══ GIVEN TEXT ══

Discrete Event Simulation and Games

Discrete event simulations are useful for implementing games. Each event is something that happens in the game, such as a character taking a step forward. Processing an event can cause new events to be sheduled, such as taking another step forward. It is easy to schedule the arrival of new characters or objects at specific times.

The Event Loop

The simulation is performed by an event loop, that is roughly as follows. 

  loop
    Get the chronologically next event.  Call it E.
    Process event E.
  until the simulation has stopped

Dijkstra's Algorithm: An Algorithm for Finding Shortest Paths

Dijkstra's algorithm finds shortest paths in weighted graphs, and it can be expressed as a discrete event simulation.

Instead of thinking of each edge as having a distance, think of the weight of an edge as a time, in seconds. Imagine sending signals between adjacent vertices. A signal from vertex u to vertex v along an edge of weight w takes w seconds to reach v. So, if such a signal is sent at time t, it arrives at time t + w.

═══

**WRITTEN TASKS:**
**A)** In the passage on discrete event simulation and Dijkstra's algorithm, when does a signal sent at time t along an edge of weight w arrive?
**B)** Extend the passage on discrete event simulation and Dijkstra's algorithm, starting right after its final sentence.

══ EXCERPTED RECORDS ══

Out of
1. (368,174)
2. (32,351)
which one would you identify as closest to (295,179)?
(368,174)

═══

**EXPECTED ANSWERS:**
**A)** It arrives at time t + w.

**B)**
In effect, the start vertex broadcasts a radio wave that travels along the edges. When the radio wave hits a vertex v, it bounces off v in all directions, traveling along all edges that are incident on v, in a way that is similar to the way real, physical waves propagate. The edge weights determine how fast the radio wave travels along each edge. It is easy to see that the time when the radio wave first reaches vertex v is proportional to v's distance from the start vertex.

Keeping track of information

During the simulation, the algorithm keeps two pieces of information about each vertex v: time(v) and sender(v).

  1. Time(v) is the arrival time of the first signal to reach v. If no signal has reached v yet, then time(v) is −1.

  2. Sender(v) is the vertex that sent the signal to v that was the first signal to reach v. If no signal has reached v, then sender(v) is −1.

Events

There is just one kind of event, representing the arrival of a signal at vertex r at time t, where the signal was sent by vertex s. So there are three pieces of information in an event: s, r and t. Let's write that event in a more compact form as event(s, r, t), where s is the sender, r is the receiver and t is the arrival time.

Processing an event

Processing event(s, r, t) goes as follows.

  1. If time(r) ≥ 0, then do nothing, since this is not the first signal to reach r. For the remaining cases, assume that time(r) < 0 when the signal arrives.

  2. Set time(r) = t and sender(r) = s.

  3. For each vertex v that is adjacent to r, where no signal has yet reached v, send a signal from r to v by scheduling event(r, v, t + w) where w is the weight of the edge from r to v. That is, this signal arrives at v just w seconds after the signal reaches r.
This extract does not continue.